**SUPPLIED PASSAGE**

========================================

Wednesday, May 4, 2011
K just called and asked me "how are you CHEMO-SABE?"! This is interesting since when looked up what kimosabe means and according to Lone Ranger mythology- Tonto refers to the Lone Ranger as Kimosabe, meaning "trusted -scout".
On the trail and it is a craggy steep out under clear sky, pocked with white clouds and shimmering sun. Bird calls closing up for night, fainting shadows along the ever greening elm saplings and lilac scent enough to sicken the weak.
I realize talking with F this afternoon, I have "chemo", not "cancer".
Patience Patience—trusted scout on the range where I'm on the look out for small prideful moments that shut down the body/mind communication, let me drink it ALL in… I won't after all, have "CHEMO" for much longer!
Monday's realization, in the midst of deepest moments of fatigue which I call weakness, a very very subtle aversion to the body and then immediate sense this thought/feeling is like a miniature self-betrayal.

========================================

**PROVIDED RECORDS**

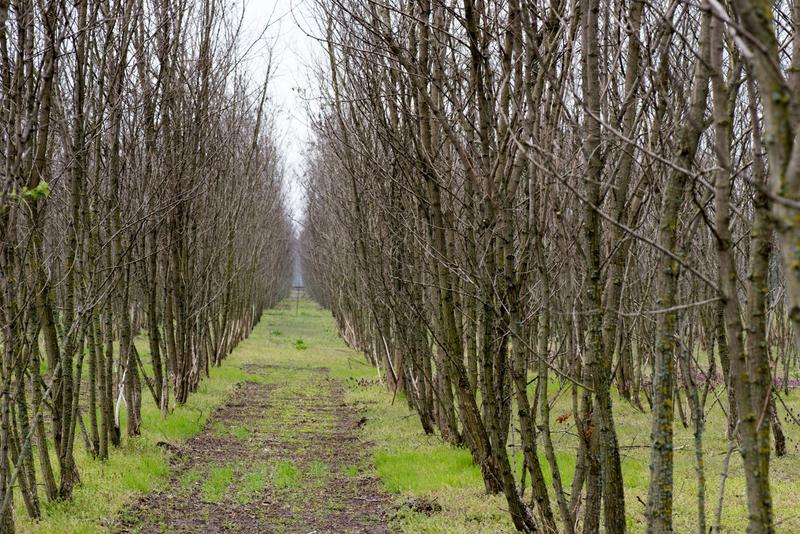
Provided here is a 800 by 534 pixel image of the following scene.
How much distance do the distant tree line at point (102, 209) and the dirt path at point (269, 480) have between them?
923mm

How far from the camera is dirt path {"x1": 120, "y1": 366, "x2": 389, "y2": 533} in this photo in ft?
23.3

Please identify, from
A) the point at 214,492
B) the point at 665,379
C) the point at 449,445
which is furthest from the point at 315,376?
the point at 665,379

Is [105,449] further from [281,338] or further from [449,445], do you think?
[281,338]

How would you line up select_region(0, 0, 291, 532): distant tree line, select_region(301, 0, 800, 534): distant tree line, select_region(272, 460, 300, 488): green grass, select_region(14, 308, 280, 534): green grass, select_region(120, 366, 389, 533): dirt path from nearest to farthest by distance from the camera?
1. select_region(301, 0, 800, 534): distant tree line
2. select_region(0, 0, 291, 532): distant tree line
3. select_region(14, 308, 280, 534): green grass
4. select_region(120, 366, 389, 533): dirt path
5. select_region(272, 460, 300, 488): green grass

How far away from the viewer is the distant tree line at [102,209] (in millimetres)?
5082

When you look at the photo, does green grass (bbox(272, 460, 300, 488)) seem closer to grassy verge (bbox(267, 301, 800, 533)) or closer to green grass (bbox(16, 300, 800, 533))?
green grass (bbox(16, 300, 800, 533))

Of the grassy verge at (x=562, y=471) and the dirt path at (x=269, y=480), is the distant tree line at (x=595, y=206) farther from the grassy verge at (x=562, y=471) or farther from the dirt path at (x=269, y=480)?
the dirt path at (x=269, y=480)

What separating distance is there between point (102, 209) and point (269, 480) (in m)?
3.96

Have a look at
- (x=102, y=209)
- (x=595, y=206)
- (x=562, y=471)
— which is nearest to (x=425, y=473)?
(x=562, y=471)

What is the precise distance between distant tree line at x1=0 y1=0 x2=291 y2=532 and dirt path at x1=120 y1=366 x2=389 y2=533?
923 mm

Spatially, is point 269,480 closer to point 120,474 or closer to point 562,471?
point 120,474

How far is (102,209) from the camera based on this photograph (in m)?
9.45

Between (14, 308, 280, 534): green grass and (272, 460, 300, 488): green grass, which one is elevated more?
(14, 308, 280, 534): green grass

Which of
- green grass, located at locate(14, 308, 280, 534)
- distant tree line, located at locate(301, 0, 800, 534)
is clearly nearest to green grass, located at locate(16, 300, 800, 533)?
green grass, located at locate(14, 308, 280, 534)
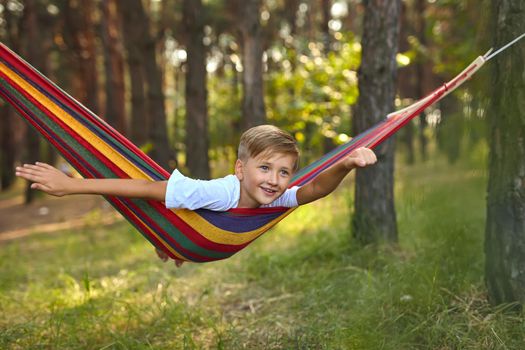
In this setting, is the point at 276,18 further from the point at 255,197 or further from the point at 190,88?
the point at 255,197

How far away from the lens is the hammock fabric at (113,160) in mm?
2119

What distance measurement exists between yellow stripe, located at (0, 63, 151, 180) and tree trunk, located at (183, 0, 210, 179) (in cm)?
445

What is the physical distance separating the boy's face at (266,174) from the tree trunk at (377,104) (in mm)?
1657

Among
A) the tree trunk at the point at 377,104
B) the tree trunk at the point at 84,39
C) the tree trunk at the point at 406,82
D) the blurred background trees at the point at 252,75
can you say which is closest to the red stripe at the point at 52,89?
the blurred background trees at the point at 252,75

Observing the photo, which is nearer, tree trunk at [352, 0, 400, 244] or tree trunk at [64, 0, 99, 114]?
tree trunk at [352, 0, 400, 244]

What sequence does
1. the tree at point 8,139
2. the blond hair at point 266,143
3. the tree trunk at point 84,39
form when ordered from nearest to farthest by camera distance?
the blond hair at point 266,143, the tree at point 8,139, the tree trunk at point 84,39

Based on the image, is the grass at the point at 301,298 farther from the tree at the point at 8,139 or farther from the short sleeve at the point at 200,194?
the tree at the point at 8,139

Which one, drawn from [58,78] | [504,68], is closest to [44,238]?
[504,68]

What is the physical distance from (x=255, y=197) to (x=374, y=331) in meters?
0.69

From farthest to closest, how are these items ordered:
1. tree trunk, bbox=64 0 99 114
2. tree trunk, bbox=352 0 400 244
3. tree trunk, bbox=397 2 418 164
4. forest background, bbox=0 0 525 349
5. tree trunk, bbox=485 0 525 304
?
1. tree trunk, bbox=64 0 99 114
2. tree trunk, bbox=397 2 418 164
3. tree trunk, bbox=352 0 400 244
4. forest background, bbox=0 0 525 349
5. tree trunk, bbox=485 0 525 304

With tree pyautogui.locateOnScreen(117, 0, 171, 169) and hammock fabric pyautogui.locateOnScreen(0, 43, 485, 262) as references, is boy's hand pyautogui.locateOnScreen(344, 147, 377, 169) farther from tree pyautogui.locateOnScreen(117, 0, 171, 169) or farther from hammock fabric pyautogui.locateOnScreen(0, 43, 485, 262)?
tree pyautogui.locateOnScreen(117, 0, 171, 169)

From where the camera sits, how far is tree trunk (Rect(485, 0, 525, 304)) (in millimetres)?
2256

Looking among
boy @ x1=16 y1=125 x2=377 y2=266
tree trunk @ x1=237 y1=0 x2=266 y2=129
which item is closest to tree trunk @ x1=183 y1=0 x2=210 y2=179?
tree trunk @ x1=237 y1=0 x2=266 y2=129

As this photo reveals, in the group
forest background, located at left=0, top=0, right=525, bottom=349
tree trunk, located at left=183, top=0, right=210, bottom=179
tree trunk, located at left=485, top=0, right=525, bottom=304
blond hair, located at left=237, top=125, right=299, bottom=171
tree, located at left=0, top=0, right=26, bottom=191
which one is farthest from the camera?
tree, located at left=0, top=0, right=26, bottom=191
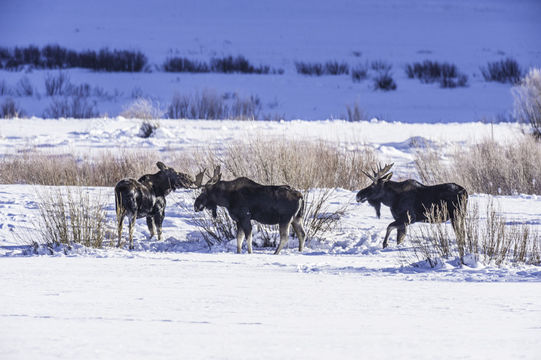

========================================

**EXERCISE REQUIREMENTS**
[1] Output the stretch from "Monday's realization, in" through "a miniature self-betrayal." of the chemotherapy journal entry, word for word.
[2] Pick up the chemotherapy journal entry at the point where it ends and continue it.

**RESPONSES BY ITEM NUMBER**
[1]
Monday's realization, in the midst of deepest moments of fatigue which I call weakness, a very very subtle aversion to the body and then immediate sense this thought/feeling is like a miniature self-betrayal.

[2]
I instantly regret the arising of not wanting to be in the body- escape mentality- when sitting with the body, holding forth, gently cradling my own body with my body the mind eases and breath flows and there is a landscape of forgiveness and endurance- a welling up- maybe something like a runners second-wind? Place the breath in front of the body resting with the rise and fall, nothing more nothing less. No where to go- no where to come from, rising and falling just the breath in this body and feeling the poison working its mystery. Not even days and nights have boundaries when all is breathing. sleep from 4-11 wake from 11-4 sleep from 4-7 wake from 7-7,
sleep from …wake from …from ?…
eating red cabbage and cucumber I feel true joy.